Jarosewichite is a rare manganese arsenate mineral with formula: Mn^{2+}_{3}Mn^{3+}(AsO_{4})(OH)_{6}. It was first described in Franklin, New Jersey which is its only reported occurrence. Its chemical composition and structure are similar to chlorophoenicite. This mineral is orthorhombic with 2/m2/m2/m point group. Its crystals are prismatic or barrel-shaped. The color of jarosewichite is dark red to black. It has subvitreous luster of fracture surfaces and reddish-orange streak. This mineral occurs with flinkite, franklinite, andradite and cahnite.

==Composition==
The chemical composition of jarosewichite was obtained in 1982. These data were obtained by electron microprobe analysis with a voltage of 15 kV and a current of 0.025μA. Manganite(Mn), synthetic olivenite(As), synthetic ZnO(Zn), and hornblende(Ca, Mg, Fe) are used as standards for the analysis. Water percentage of the sample cannot be measured directly because of lacking large size of sample. The composition of jarosewichite is as follows:
- As_{2}O_{5} 24.0
- Mn_{2}O_{3} 17.7
- FeO 0.4
- MnO 42.3
- ZnO 1.2
- MgO 2.1
- CaO 0.2
- H_{2}O 12.1
- Total 100.0

The final calculation formula of unit cell contents is :
[Mn^{3+}_{1.00}(Mn^{2+}_{2.74}Mg_{0.24}Fe_{0.03}Ca_{0.02}Zn_{0.07})_{Σ3.10}(AsO_{4})_{0.95}(OH)_{6.35}], with Z=8
This result is very similar to the theoretical formula, which is Mn^{2+}_{3}Mn^{3+}(AsO_{4})(OH)_{6}. The theoretical weight percent of oxides are: Mn_{2}O_{3}=17.14, MnO=46.20, As_{2}O_{5}=24.95 and H_{2}O=11.71, and the sum is 100.

==Structure==
Jarosewichite is orthorhombic crystal, and the space group is C2/m2/m2/m. The three axes are a=6.56(3), b=25.20(10) and c=10.00(5). These results are from the d-values measurement of a jarosewichite powder, all reflection with odd h or k are very weak, so they are not used to determine the powder pattern.

==Physical properties==
The color of jarosewichite in nature is very dark red, sometimes black. It has subvitreous luster of fracture surfaces and reddish orange streak. The Mohs scale of hardness is almost 4. The density is 3.66(4) g/cm^{3}, which is determined by heavy liquid techniques. This value is very similar to the calculated result of 3.70 g/cm^{3}.

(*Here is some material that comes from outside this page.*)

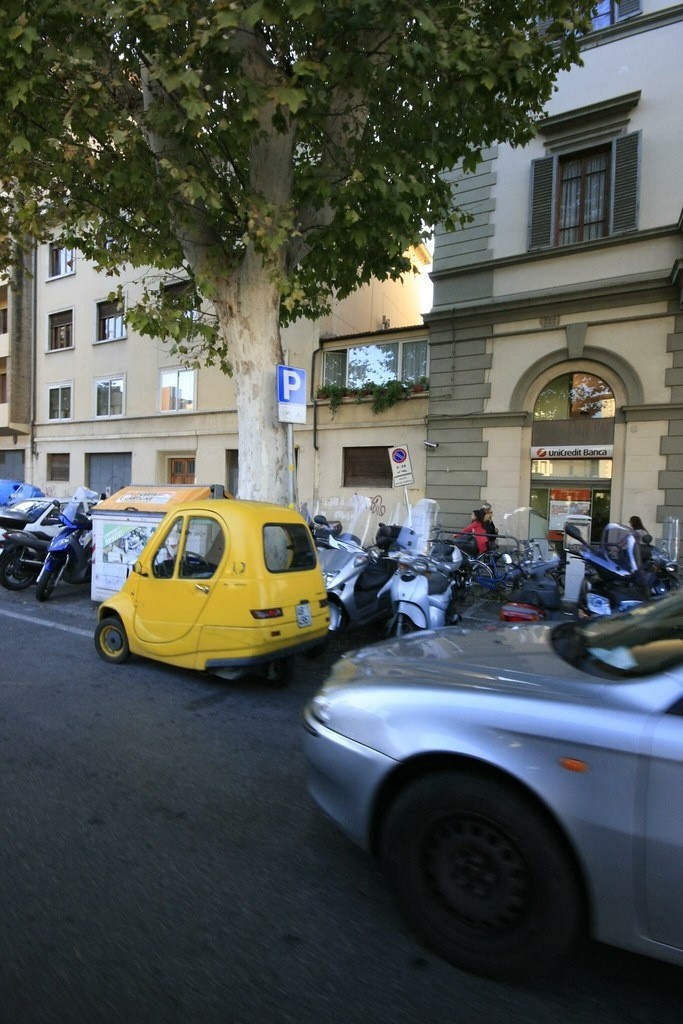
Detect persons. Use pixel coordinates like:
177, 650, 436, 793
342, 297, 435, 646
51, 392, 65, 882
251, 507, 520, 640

In optical aspect, jarosewichite is biaxial and its refractive indices are α=1.780(5),β=1.795(5) and γ=1.805(5). The calculated value of 2V is 78°. The determination of refractive index and 2V has high standard errors, because the refractive index can be influenced by liquids and the crystal size is very small.

==Geologic occurrence==
Jarosewichite was first found by David K. Cook in Franklin, Sussex County, New Jersey. It always occurs with flinkite, franklinite, andradite and cahnite. The mine specimen has a stratified crust of vugs from metamorphosed zinc orebody. There are some small crystals of hausmannite, allactite and cahnite on the vugs, which formed with jarosewichite.

==Biographic sketch==
Jarosewichite was named in honor of Eugene Jarosewich (1926–2007), a chemist in the Department of Mineral Sciences of Smithsonian Institution, Washington, D.C., US. Gene was known in the instrumental analysis of rocks and minerals, especially in wet chemical analyses of meteorites. In the 1970s, Gene and his co-workers also established a set of analytical standards of electron microprobe.
The asteroid 4320 Jarosewich (1981 EJ17) was also named after Eugene Jarosewich.

==Literature survey==
This mineral was first mentioned by Cook's "Recent work on the minerals of Franklin and Sterling Hill, New Jersey"(1973). But Cook did not recognize that it was a new mineral, he described it as carminite. The first article described it as jarosewichite is Dunn's "Jarosewichite and a related phase: basic manganese arsenates of the chlorophoenicite group from Franklin, New Jersey"(1982). This article is also the most highly cited paper in Web of Science with five citations and it provided the accurate composition of jarosewichite. The structure of jarosewichite is very similar to chlorophoenicite, so Moore's "The crystal structure of chlorophoenicite "(1968) is also helpful to this research. Anthony and other 3 writer's "Handbook of Mineralogy"(2001) provided comprehensive basic information of jarosewichite, but their research is not deep.